В доме было тихо. Лишь из соседней комнаты прорывались истерические повизгиванья. Гараська сгреб стул и ударил в шкаф с посудой. Движения его неуклюжи, но порывисты и озорны.
На шкафу – большой, круглый, пирог с вареньем, Гараська отхватил лапами кусок и затолкнул в рот.
Эх, хорош самоварчик, аккуратный, – пристреливался Гараська глазом. – Не унести… Другой раз… А сгодился бы… Черта с два, чтоб я стал Зыкову служить… Нашел Ваньку. Приду домой, оженюсь, богато заживу. – Жрал, перхал, давился, вытягивая шею, как ворона. – Эх, недосуг. Он поставил блюдо с пирогом на пол, расстегнулся, присел и, гогоча, напакостил, как животное, в самую середку пирога.
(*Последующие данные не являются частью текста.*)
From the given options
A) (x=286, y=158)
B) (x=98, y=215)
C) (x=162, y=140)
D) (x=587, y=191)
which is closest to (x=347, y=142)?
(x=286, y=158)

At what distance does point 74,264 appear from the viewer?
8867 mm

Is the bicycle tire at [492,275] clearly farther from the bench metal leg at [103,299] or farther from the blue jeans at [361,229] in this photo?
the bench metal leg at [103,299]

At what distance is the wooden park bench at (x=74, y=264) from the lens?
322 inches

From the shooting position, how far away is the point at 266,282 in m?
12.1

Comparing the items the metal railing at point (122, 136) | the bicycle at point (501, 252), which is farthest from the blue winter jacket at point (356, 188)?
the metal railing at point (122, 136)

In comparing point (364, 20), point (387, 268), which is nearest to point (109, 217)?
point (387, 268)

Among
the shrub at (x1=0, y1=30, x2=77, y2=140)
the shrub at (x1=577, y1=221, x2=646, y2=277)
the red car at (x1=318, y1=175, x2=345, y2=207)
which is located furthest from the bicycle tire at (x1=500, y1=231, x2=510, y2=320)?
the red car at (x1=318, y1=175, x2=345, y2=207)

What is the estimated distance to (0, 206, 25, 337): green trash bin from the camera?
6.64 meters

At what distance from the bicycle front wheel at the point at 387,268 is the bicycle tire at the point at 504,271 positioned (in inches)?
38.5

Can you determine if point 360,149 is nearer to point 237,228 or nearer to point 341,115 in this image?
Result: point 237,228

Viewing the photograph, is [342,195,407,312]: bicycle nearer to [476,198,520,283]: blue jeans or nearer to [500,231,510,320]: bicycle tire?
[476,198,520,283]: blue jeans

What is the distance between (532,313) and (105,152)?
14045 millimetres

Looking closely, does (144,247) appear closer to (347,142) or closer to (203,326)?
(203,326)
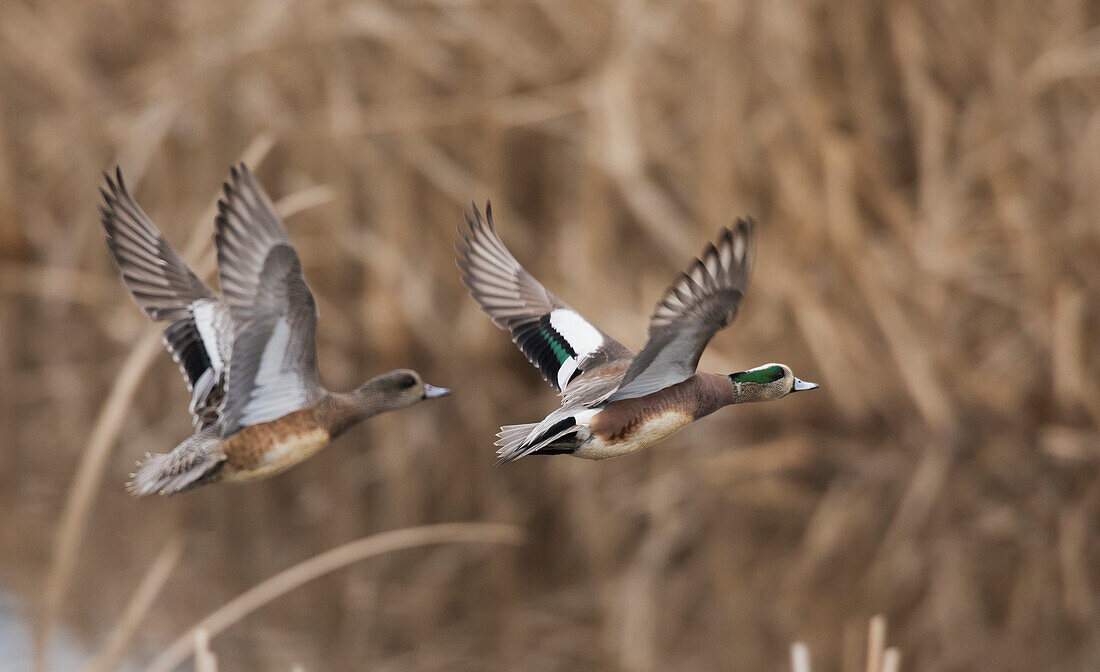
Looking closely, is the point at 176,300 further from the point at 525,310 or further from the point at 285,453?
the point at 525,310

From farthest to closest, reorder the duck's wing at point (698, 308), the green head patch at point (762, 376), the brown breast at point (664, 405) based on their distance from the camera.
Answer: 1. the green head patch at point (762, 376)
2. the brown breast at point (664, 405)
3. the duck's wing at point (698, 308)

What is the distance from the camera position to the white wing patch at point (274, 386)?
7.87 feet

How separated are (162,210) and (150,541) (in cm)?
203

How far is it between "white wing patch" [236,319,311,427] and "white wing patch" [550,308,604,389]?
2.36 feet

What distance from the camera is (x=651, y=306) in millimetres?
7371

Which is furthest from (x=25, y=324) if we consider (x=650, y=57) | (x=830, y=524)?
(x=830, y=524)

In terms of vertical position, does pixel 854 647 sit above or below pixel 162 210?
below

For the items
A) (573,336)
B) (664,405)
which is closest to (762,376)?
(664,405)

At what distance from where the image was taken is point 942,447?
816 cm

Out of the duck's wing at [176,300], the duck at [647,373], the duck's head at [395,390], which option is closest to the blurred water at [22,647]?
the duck's wing at [176,300]

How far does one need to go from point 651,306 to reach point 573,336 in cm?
421

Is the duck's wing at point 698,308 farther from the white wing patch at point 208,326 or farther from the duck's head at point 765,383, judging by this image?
the white wing patch at point 208,326

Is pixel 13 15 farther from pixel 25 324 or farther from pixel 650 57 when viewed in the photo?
pixel 650 57

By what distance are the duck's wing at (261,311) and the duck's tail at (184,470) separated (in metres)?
0.12
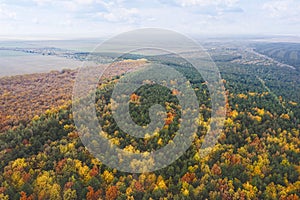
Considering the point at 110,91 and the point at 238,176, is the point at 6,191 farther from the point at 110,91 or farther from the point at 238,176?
the point at 110,91

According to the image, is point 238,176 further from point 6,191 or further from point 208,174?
point 6,191

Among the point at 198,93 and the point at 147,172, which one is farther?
the point at 198,93

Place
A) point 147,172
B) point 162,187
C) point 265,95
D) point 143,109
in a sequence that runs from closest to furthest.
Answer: point 162,187 < point 147,172 < point 143,109 < point 265,95

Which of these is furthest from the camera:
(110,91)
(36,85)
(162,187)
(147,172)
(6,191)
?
(36,85)

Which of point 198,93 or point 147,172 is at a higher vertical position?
point 198,93

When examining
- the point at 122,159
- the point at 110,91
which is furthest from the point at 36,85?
the point at 122,159

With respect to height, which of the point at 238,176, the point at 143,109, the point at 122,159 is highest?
the point at 143,109
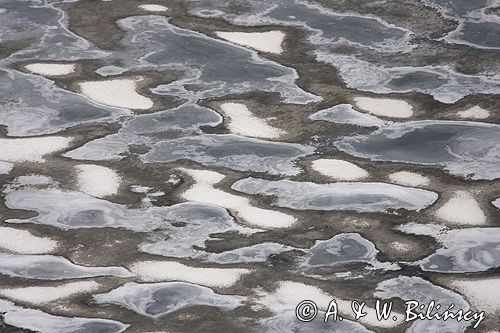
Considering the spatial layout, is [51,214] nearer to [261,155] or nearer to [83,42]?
[261,155]

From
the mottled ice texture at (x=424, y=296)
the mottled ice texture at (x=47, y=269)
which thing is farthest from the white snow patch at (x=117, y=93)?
the mottled ice texture at (x=424, y=296)

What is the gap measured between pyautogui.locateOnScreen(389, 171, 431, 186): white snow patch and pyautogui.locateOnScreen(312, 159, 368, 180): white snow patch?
0.11 m

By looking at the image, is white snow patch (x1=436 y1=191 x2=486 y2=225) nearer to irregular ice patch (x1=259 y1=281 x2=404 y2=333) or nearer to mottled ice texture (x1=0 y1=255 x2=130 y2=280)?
irregular ice patch (x1=259 y1=281 x2=404 y2=333)

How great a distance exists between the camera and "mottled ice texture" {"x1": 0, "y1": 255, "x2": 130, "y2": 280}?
279cm

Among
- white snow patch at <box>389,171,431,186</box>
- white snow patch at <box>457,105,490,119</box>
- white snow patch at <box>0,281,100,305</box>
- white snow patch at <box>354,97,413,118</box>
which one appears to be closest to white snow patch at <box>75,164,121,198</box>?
white snow patch at <box>0,281,100,305</box>

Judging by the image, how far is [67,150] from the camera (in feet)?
12.1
Костры возле Шитикова дома горят ярко, охапками швыряют в них дрова, пламя лопочет, колышется, вплетаясь в голубую ночь.
– Вот ты, Зыков, наших попов кончил, другие, – которые хорошие… Это не дело, Зыков. А самую сволоту оставил! – кричали в толпе.
– Кого? – спросил тот.
– Отца Петра. Самый попишка жидомор…
И в разных местах:
– Нету его! Нету, уж бегали… Третьеводнись на требу уехал.
– На кого еще можете указать? – крикнул Зыков. – Не было ли обид от кого?
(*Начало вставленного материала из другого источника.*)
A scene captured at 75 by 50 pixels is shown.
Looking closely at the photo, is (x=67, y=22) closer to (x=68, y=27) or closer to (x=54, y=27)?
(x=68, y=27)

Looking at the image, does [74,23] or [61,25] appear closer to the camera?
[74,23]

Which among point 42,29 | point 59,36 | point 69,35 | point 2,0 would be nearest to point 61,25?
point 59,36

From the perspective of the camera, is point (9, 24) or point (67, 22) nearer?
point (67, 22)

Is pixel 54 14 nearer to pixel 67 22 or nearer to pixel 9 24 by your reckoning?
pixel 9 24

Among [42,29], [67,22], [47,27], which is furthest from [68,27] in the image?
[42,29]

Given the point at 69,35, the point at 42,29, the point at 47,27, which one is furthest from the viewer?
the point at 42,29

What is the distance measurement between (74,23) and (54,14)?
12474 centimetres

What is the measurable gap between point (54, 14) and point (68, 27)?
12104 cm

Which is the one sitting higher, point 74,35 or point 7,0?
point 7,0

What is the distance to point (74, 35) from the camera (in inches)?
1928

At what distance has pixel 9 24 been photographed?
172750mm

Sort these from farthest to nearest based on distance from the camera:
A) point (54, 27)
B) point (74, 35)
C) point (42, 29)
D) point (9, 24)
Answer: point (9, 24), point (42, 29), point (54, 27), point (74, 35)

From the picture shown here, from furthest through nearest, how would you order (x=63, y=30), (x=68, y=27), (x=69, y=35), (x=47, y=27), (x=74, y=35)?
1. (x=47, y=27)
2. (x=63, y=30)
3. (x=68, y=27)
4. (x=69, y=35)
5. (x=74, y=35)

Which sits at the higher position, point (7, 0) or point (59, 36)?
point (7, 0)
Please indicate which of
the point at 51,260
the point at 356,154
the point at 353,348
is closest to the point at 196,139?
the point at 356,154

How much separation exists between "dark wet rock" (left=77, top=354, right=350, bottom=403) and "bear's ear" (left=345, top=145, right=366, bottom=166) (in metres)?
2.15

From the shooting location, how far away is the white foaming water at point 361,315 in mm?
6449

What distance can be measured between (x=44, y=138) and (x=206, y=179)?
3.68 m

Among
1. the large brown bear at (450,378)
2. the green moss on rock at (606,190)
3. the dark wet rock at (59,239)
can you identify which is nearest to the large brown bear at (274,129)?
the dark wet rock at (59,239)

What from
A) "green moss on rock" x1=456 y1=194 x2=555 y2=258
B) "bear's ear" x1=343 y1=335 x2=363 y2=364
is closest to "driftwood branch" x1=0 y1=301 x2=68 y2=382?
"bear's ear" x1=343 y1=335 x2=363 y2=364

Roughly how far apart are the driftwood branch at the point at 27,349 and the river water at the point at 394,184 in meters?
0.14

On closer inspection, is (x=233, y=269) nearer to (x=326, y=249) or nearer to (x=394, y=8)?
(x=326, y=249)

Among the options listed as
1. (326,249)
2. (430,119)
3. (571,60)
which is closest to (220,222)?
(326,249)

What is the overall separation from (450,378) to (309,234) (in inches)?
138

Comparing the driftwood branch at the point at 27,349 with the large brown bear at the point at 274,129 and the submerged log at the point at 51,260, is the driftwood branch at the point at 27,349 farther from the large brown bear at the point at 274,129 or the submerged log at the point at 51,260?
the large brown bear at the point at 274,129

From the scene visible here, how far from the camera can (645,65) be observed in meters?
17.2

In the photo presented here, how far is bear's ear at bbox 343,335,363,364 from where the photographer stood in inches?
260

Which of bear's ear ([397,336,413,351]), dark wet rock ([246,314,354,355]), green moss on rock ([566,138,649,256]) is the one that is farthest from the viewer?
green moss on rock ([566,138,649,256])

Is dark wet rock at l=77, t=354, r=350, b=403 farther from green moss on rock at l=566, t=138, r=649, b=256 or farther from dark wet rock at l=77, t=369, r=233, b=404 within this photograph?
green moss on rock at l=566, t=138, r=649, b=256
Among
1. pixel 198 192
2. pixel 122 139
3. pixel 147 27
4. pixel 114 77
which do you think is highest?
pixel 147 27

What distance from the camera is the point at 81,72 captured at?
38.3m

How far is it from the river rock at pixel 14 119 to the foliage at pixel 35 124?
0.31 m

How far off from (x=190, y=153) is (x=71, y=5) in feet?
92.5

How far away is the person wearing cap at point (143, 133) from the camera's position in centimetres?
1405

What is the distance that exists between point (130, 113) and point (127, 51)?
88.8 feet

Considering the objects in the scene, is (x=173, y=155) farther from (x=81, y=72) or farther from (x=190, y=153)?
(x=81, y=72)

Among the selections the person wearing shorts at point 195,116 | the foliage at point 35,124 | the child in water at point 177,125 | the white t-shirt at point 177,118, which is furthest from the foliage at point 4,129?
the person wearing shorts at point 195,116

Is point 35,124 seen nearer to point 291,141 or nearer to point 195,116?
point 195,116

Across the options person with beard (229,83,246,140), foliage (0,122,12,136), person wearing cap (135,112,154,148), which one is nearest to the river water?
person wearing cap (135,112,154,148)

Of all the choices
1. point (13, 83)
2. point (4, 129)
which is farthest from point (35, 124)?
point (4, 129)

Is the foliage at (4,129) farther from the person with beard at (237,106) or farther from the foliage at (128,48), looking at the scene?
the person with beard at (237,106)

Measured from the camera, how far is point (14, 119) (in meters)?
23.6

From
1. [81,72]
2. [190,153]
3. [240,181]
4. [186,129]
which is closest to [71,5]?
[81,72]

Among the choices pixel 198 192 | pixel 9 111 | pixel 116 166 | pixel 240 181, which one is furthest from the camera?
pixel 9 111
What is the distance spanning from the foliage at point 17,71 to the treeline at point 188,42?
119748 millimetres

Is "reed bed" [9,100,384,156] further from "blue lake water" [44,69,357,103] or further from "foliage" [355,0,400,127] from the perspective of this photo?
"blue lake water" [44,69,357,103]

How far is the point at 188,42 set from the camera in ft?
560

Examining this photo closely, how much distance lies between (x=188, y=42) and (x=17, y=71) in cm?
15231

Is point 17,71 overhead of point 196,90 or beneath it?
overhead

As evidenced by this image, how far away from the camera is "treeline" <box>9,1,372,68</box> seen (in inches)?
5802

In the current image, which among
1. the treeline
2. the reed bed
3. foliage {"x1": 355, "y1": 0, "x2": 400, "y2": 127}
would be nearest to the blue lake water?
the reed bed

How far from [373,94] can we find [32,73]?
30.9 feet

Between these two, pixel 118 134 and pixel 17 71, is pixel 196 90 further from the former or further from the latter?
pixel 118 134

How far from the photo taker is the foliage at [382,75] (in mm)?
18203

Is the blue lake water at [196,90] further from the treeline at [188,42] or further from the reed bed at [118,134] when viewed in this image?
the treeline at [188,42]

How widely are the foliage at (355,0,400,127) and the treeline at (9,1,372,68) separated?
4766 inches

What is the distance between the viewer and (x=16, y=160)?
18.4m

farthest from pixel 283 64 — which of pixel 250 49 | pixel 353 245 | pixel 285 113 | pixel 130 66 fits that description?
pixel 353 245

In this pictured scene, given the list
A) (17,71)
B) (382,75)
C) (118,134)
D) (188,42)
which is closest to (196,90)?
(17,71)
Народ только этого и ждал. Как ушат помой, доносы, кляузы, предательство. Из домов и домишек выхватывались люди. Звериное судьбище, плевки, матершина, крики, гвалт. Петька Руль у Пахомова в третьем году хомут украл, Иванов о Пасхе жену Степанова гулящей девкой обложил, тот колчаковцам лесу для виселиц дарма возил, этот худым словом Зыкова облаял.
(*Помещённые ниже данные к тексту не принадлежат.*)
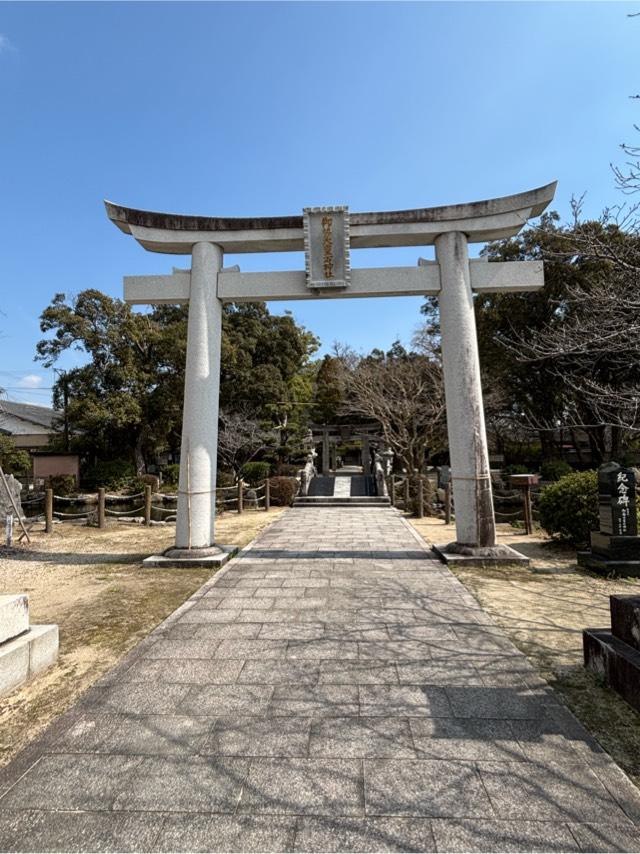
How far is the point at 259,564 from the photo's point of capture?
712 centimetres

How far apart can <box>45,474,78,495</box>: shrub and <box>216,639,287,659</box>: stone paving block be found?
59.8 feet

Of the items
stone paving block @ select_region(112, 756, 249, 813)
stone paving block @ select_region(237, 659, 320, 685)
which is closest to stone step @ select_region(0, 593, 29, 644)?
stone paving block @ select_region(112, 756, 249, 813)

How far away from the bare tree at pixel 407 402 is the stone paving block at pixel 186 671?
1397 cm

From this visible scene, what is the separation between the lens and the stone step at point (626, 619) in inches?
121

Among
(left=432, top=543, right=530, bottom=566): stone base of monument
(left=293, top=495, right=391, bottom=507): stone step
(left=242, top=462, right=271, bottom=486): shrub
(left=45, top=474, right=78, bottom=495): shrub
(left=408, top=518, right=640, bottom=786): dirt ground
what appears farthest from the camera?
(left=242, top=462, right=271, bottom=486): shrub

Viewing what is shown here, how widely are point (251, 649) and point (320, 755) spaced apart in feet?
5.15

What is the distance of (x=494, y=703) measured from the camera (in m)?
2.98

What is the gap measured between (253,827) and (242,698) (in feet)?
3.71

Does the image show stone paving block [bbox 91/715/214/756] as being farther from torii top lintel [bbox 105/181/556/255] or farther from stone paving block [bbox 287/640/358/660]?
torii top lintel [bbox 105/181/556/255]

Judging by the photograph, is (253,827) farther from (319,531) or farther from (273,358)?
(273,358)

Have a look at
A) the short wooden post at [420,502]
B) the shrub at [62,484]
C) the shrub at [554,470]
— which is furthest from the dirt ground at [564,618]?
the shrub at [62,484]

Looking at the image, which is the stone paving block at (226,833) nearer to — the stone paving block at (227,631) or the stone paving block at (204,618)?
the stone paving block at (227,631)

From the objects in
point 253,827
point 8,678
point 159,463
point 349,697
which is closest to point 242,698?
point 349,697

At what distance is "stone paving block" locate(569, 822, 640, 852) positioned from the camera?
1858mm
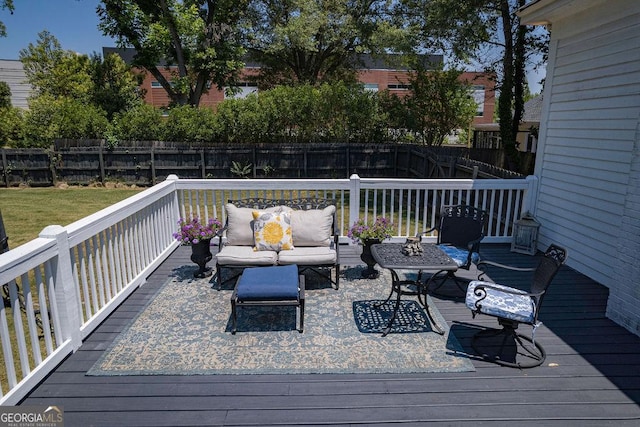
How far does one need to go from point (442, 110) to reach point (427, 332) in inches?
475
– Врешь, паскуда, врешь!.. Ты мне два ста должен. Смерть накликаешь на меня?! Дешево хочешь отделаться, варнак. Да ты за груди-то не хватай, жиган такой! А не ты ли в зыковских солдат выстрел дал? Ну-те-ка, опросите Лукерью Хвастунову…
– Эй, Лукерья!.. Где она? Бегите за Лукерьей Хвастуновой.
– Здесь она… Лукерья, толкуй!
Гвалт, крики, слезы, ругань. Ничего не пившая толпа была пьяна. Мещане, мастеровые, гольтепа, все распоясались, у всех закачался рассудок.
Наперсток пощупал ногтем, не затупился ли топор. Выстрелы, костры, кровь, где-то ревели хором хмельную песню, и на площади, как в кабаке, – кровавый хмель.